Variability and evolution of Kaposi's sarcoma-associated herpesvirus in Europe and Africa. International Collaborative Group
- PMID: 10416519
- DOI: 10.1097/00002030-199907090-00004
Variability and evolution of Kaposi's sarcoma-associated herpesvirus in Europe and Africa. International Collaborative Group
Abstract
Objective: To study the evolution of Kaposi's sarcoma-associated herpesvirus (KSHV) or human herpesvirus type 8 in Europe and Africa.
Design and methods: PCR and sequence analysis of the variable viral membrane glycoprotein gene K1 in 58 tumour and peripheral blood samples from patients with AIDS-related Kaposi's sarcoma (KS), 'classic' (HIV-negative) KS, transplant KS, Multicentric Castleman's Disease, other lymphoproliferative disorders, and healthy KSHV-infected individuals from the UK, Denmark, Sweden, Italy, Spain, Iceland, The Faroe Islands, Greece, The Gambia and Uganda.
Results: Three major groups of K1 sequences were found: A, B and C, as defined previously. The K1 gene has evolved, both within and between these three groups, under positive selection. KSHV group B strains predominate in Africa and are more distant from groups A and C, found in Europe, than A and C are from each other. Within group C two subgroups, C' and C", can be identified. Subgroup C" is more closely related to group A in a region of the K1 protein and appears to be phylogenetically close to the branchpoint between A and C. Group A and C strains are currently found in both HIV-1-infected and -uninfected Europeans, and were already present in Europe before the start of the AIDS epidemic. We found some examples of closely related K1 sequences in Italy and Denmark, but in general KSHV strains in Europe did not cluster geographically.

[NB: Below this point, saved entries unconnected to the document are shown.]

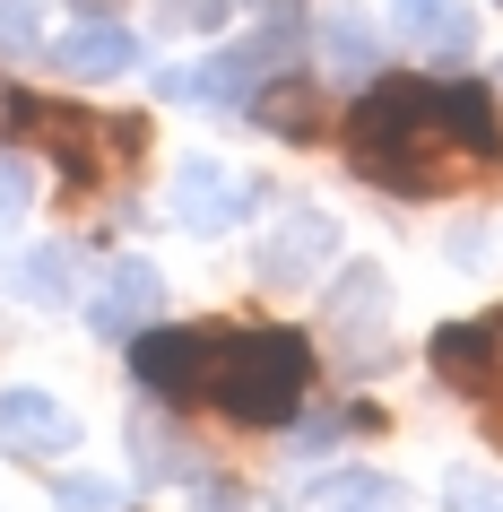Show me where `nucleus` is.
I'll return each mask as SVG.
<instances>
[{
    "label": "nucleus",
    "instance_id": "obj_13",
    "mask_svg": "<svg viewBox=\"0 0 503 512\" xmlns=\"http://www.w3.org/2000/svg\"><path fill=\"white\" fill-rule=\"evenodd\" d=\"M252 122L278 131V139H321L330 113H321V87H313V79H269L261 96H252Z\"/></svg>",
    "mask_w": 503,
    "mask_h": 512
},
{
    "label": "nucleus",
    "instance_id": "obj_19",
    "mask_svg": "<svg viewBox=\"0 0 503 512\" xmlns=\"http://www.w3.org/2000/svg\"><path fill=\"white\" fill-rule=\"evenodd\" d=\"M35 35H44V0H0V44L27 53Z\"/></svg>",
    "mask_w": 503,
    "mask_h": 512
},
{
    "label": "nucleus",
    "instance_id": "obj_20",
    "mask_svg": "<svg viewBox=\"0 0 503 512\" xmlns=\"http://www.w3.org/2000/svg\"><path fill=\"white\" fill-rule=\"evenodd\" d=\"M226 9H235V0H157V18H165V27H183V35L226 27Z\"/></svg>",
    "mask_w": 503,
    "mask_h": 512
},
{
    "label": "nucleus",
    "instance_id": "obj_18",
    "mask_svg": "<svg viewBox=\"0 0 503 512\" xmlns=\"http://www.w3.org/2000/svg\"><path fill=\"white\" fill-rule=\"evenodd\" d=\"M373 408H330V417H304V452H330V443H347V434H365Z\"/></svg>",
    "mask_w": 503,
    "mask_h": 512
},
{
    "label": "nucleus",
    "instance_id": "obj_14",
    "mask_svg": "<svg viewBox=\"0 0 503 512\" xmlns=\"http://www.w3.org/2000/svg\"><path fill=\"white\" fill-rule=\"evenodd\" d=\"M304 512H399V486L382 469H321L304 486Z\"/></svg>",
    "mask_w": 503,
    "mask_h": 512
},
{
    "label": "nucleus",
    "instance_id": "obj_4",
    "mask_svg": "<svg viewBox=\"0 0 503 512\" xmlns=\"http://www.w3.org/2000/svg\"><path fill=\"white\" fill-rule=\"evenodd\" d=\"M287 18H269L261 35H235L226 53H209V61H191V70H157V96L165 105H252L269 87V70L287 61Z\"/></svg>",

Conclusion: KSHV strains in East and West Africa are closely related but phylogenetically distant from those in Europe. The two major KSHV groups in Europe are more closely related, with some strains adopting an intermediate phylogenetic position. In Europe, KSHV strains may have been disseminated at least several decades ago. Variability in the K1 region is driven by selection and does not correlate with different KSHV-related pathologies or geographic regions where clinically more aggressive HIV-negative KS ('endemic' KS) is more common.